- Problems to solve:
1. Decide whether each statement below agrees with the k-NN passage. Answer yes or no for each, and quote the deciding words of the passage exactly. (a) The passage calls k a hyperparameter. (b) The color variable c is coded as text. (c) The passage says the boundary between the dots in the plot is perfectly clear.
2. According to the k-NN passage, from which file does the code read the yin-yang data?
3. Extract the part of the k-NN passage between "yinyang %>%" and "blue-red boundary line.", inclusive.

- Reading passage:
So the results of \(k\)-NN depend on the choice of \(k\). Normally you do not know what is its “correct” value (or more likely, the “best” value), it is something you have to figure out through modeling and testing. \(k\) is called hyperparameter, a parameter that is not interesting in terms of your results, but something you need to figure out in order to get the best results.

18.3.2 \(k\)-NN in R

Next, let’s demonstrate how to use \(k\)-NN in R using yin-yang data.

For a quick overview, let’s first plot the data. As the color c is coded as a number (0/1), I turn it into a factor for better plotting. It is also required later for \(k\)-NN.

yinyang <- read_delim(
   "data/yin-yang.csv.bz2") %>%
   mutate(c = factor(c))
yinyang %>%
   ggplot(aes(x, y, col = c)) +
   geom_point() +
   coord_fixed() +
   theme(legend.position = "none")

The plot displays datapoints of two colors, arranged somewhat in Yin-Yang pattern. Not also that the boundary between the dots is not quite clear but includes some blues “trespassing” into the red area and the way around. Obviously, the decision boundary should run broadly follow the curved blue-red boundary line.

Stored data entries:
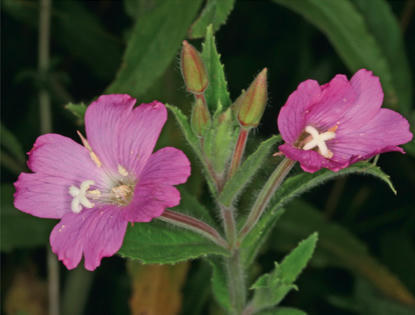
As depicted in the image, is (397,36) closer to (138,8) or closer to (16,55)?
(138,8)

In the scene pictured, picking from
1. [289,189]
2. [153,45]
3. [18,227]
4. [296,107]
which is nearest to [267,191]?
[289,189]

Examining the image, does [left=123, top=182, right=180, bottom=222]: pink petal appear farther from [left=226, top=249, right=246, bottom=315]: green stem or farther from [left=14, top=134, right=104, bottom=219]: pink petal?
[left=226, top=249, right=246, bottom=315]: green stem

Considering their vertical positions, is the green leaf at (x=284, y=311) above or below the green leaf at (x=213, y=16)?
below

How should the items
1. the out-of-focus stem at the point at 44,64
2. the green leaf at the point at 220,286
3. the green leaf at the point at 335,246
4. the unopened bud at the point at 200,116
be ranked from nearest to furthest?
the unopened bud at the point at 200,116 < the green leaf at the point at 220,286 < the green leaf at the point at 335,246 < the out-of-focus stem at the point at 44,64

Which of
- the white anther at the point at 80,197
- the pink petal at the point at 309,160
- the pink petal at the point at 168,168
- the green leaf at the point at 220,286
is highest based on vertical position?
the pink petal at the point at 309,160

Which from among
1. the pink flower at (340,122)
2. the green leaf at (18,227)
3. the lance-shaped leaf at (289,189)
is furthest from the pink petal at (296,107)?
the green leaf at (18,227)

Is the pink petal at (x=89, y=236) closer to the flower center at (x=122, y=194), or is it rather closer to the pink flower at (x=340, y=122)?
the flower center at (x=122, y=194)

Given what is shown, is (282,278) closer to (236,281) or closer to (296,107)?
(236,281)

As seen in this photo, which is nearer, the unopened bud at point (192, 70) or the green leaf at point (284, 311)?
the unopened bud at point (192, 70)

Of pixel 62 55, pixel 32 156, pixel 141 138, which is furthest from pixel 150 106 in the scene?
pixel 62 55
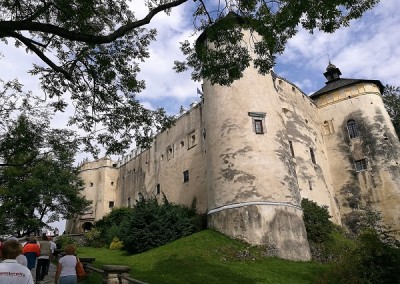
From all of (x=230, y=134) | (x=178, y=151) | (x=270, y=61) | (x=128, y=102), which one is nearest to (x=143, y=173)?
(x=178, y=151)

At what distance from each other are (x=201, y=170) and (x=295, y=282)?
14415 mm

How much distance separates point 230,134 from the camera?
19.6 meters

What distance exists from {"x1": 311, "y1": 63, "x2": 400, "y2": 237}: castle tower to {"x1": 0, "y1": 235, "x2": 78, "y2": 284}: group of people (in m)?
23.1

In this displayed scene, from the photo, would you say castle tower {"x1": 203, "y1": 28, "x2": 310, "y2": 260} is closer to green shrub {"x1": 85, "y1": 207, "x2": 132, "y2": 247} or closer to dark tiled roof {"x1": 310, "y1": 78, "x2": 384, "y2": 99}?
green shrub {"x1": 85, "y1": 207, "x2": 132, "y2": 247}

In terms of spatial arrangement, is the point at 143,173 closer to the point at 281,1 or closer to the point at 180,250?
the point at 180,250

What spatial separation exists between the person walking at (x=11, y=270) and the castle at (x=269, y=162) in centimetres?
1346

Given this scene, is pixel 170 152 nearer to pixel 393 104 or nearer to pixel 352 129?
pixel 352 129

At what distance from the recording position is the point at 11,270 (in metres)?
4.12

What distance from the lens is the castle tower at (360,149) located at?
27.0 metres

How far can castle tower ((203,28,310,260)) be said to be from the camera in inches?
670

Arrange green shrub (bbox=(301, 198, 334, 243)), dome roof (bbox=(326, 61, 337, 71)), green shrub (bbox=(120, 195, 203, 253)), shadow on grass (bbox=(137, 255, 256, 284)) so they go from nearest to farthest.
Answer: shadow on grass (bbox=(137, 255, 256, 284)) < green shrub (bbox=(301, 198, 334, 243)) < green shrub (bbox=(120, 195, 203, 253)) < dome roof (bbox=(326, 61, 337, 71))

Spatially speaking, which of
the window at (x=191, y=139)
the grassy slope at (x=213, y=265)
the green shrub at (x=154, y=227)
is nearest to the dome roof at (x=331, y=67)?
the window at (x=191, y=139)

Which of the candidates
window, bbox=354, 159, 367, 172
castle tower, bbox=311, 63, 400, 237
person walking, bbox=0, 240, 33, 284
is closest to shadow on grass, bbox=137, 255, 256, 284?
person walking, bbox=0, 240, 33, 284

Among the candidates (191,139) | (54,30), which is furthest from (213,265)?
(191,139)
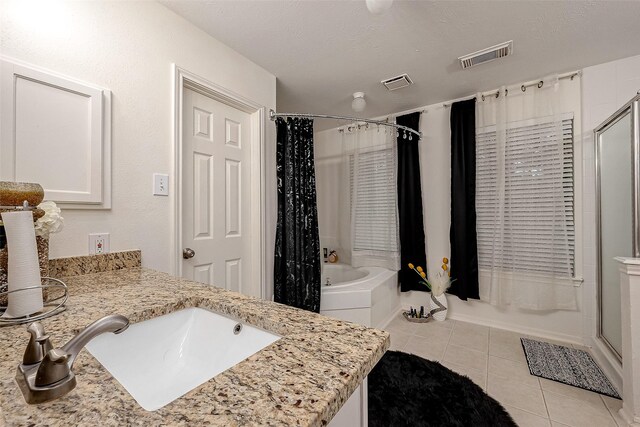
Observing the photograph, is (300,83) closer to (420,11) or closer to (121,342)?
(420,11)

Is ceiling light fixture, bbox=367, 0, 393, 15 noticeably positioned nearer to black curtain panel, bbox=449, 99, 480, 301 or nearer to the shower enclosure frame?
the shower enclosure frame

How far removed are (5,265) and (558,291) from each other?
11.0ft

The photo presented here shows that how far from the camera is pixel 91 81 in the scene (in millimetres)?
1299

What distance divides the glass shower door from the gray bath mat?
0.21m

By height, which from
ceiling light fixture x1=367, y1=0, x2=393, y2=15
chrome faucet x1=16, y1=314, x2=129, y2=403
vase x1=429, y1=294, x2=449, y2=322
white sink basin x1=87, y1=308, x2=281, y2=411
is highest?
ceiling light fixture x1=367, y1=0, x2=393, y2=15

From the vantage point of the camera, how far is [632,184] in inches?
65.6

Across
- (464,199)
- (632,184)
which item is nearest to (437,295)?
(464,199)

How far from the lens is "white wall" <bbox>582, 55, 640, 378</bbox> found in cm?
213

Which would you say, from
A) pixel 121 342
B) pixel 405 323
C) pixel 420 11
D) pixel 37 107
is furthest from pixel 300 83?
pixel 405 323

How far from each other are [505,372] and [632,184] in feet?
4.76

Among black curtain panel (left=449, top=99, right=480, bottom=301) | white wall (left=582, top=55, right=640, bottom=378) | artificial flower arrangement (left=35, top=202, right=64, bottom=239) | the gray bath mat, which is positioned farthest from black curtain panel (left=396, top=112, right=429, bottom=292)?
artificial flower arrangement (left=35, top=202, right=64, bottom=239)

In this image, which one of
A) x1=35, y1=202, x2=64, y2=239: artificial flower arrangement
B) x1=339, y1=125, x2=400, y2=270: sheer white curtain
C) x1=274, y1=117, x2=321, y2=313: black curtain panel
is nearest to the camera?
x1=35, y1=202, x2=64, y2=239: artificial flower arrangement

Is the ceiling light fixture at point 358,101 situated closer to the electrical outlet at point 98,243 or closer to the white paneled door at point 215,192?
the white paneled door at point 215,192

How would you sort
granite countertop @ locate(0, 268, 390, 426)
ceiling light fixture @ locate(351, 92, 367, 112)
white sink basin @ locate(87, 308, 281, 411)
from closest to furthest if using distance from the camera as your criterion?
granite countertop @ locate(0, 268, 390, 426), white sink basin @ locate(87, 308, 281, 411), ceiling light fixture @ locate(351, 92, 367, 112)
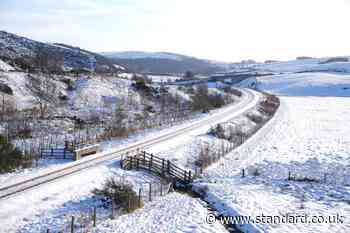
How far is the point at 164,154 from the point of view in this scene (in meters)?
33.9

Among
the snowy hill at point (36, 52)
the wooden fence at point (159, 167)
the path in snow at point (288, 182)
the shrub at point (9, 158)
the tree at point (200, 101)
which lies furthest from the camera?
the snowy hill at point (36, 52)

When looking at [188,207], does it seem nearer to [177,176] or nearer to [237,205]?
[237,205]

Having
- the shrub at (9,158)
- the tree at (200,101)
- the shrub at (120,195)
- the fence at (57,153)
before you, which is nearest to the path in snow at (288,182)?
the shrub at (120,195)

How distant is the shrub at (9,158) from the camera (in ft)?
86.5

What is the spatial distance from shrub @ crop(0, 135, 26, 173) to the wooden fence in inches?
267

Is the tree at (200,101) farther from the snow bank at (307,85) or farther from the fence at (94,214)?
the snow bank at (307,85)

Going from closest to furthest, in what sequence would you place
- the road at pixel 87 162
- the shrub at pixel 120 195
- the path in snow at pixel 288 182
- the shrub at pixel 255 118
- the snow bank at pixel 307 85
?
the shrub at pixel 120 195 → the path in snow at pixel 288 182 → the road at pixel 87 162 → the shrub at pixel 255 118 → the snow bank at pixel 307 85

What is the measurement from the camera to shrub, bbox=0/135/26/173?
2636 cm

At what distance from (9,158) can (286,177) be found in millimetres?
18635

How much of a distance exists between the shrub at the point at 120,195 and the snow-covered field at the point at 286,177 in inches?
177

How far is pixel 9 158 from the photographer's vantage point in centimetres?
2719

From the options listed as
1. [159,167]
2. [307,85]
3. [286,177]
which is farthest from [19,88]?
[307,85]

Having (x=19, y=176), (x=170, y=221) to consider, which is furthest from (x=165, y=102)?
(x=170, y=221)

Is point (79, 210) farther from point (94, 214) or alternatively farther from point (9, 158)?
point (9, 158)
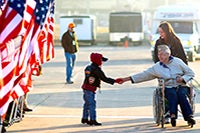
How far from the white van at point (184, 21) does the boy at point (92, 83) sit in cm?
1863

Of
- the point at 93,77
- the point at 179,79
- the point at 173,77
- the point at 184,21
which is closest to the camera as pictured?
the point at 179,79

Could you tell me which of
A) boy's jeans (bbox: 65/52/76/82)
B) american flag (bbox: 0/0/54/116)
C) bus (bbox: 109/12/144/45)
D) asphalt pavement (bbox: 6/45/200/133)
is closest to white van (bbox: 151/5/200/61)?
asphalt pavement (bbox: 6/45/200/133)

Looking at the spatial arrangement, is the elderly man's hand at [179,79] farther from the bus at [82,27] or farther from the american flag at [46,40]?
the bus at [82,27]

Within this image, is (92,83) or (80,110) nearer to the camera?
(92,83)

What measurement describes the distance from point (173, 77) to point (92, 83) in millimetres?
1470

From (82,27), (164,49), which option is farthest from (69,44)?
(82,27)

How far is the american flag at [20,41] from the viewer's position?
29.2 ft

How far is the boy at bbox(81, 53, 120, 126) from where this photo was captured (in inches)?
459

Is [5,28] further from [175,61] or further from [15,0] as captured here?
[175,61]

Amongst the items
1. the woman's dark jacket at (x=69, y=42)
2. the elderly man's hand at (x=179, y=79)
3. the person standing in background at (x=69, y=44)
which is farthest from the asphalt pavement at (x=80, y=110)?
the woman's dark jacket at (x=69, y=42)

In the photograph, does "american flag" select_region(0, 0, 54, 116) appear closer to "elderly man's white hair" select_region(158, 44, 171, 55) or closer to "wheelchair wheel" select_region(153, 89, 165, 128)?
"elderly man's white hair" select_region(158, 44, 171, 55)

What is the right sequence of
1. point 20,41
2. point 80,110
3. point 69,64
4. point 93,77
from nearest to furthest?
point 20,41 → point 93,77 → point 80,110 → point 69,64

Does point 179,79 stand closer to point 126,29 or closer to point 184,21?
point 184,21

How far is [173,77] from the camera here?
11.5 metres
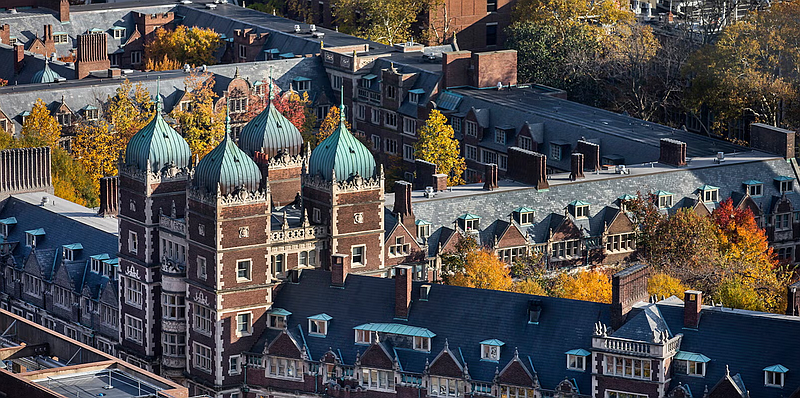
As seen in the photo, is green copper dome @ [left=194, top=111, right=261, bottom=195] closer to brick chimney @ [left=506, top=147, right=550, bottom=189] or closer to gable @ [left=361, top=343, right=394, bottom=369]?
gable @ [left=361, top=343, right=394, bottom=369]

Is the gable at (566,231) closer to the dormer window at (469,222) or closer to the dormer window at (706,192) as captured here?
the dormer window at (469,222)

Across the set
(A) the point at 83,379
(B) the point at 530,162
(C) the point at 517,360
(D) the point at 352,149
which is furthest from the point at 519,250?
(A) the point at 83,379

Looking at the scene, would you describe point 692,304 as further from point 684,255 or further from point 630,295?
point 684,255

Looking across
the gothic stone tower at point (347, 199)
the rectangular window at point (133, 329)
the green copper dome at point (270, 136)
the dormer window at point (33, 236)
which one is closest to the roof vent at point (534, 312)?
the gothic stone tower at point (347, 199)

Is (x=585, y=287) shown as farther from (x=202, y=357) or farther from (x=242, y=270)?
(x=202, y=357)

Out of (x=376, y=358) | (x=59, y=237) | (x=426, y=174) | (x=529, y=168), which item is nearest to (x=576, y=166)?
(x=529, y=168)

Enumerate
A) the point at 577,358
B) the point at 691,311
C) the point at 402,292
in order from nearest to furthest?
the point at 691,311 < the point at 577,358 < the point at 402,292
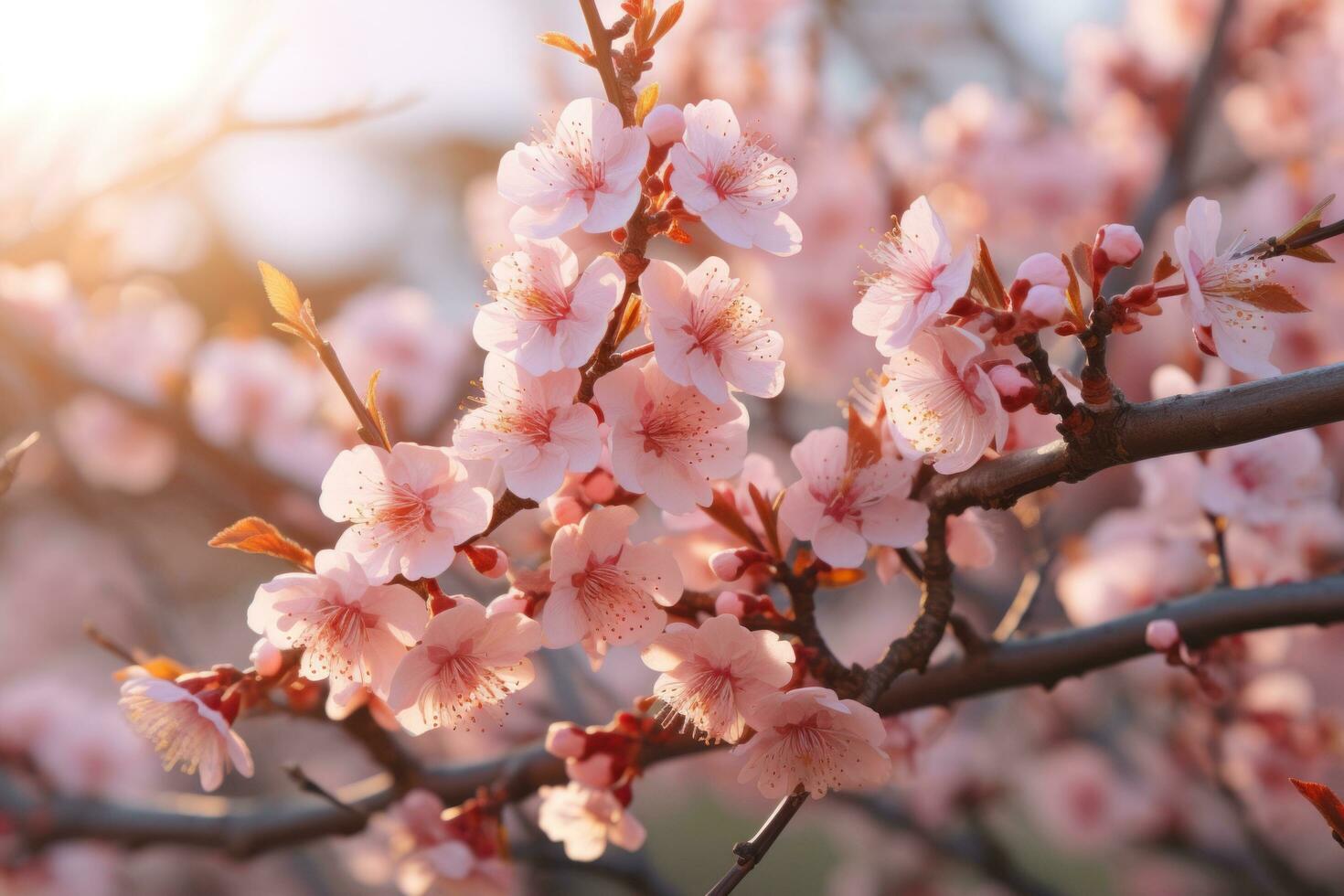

- Answers in order:
1.
(a) Yes: "is called hyperparameter"
(b) No: "the color c is coded as a number (0/1)"
(c) No: "the boundary between the dots is not quite clear"

2. data/yin-yang.csv.bz2

3.
yinyang %>%
   ggplot(aes(x, y, col = c)) +
   geom_point() +
   coord_fixed() +
   theme(legend.position = "none")

The plot displays datapoints of two colors, arranged somewhat in Yin-Yang pattern. Not also that the boundary between the dots is not quite clear but includes some blues “trespassing” into the red area and the way around. Obviously, the decision boundary should run broadly follow the curved blue-red boundary line.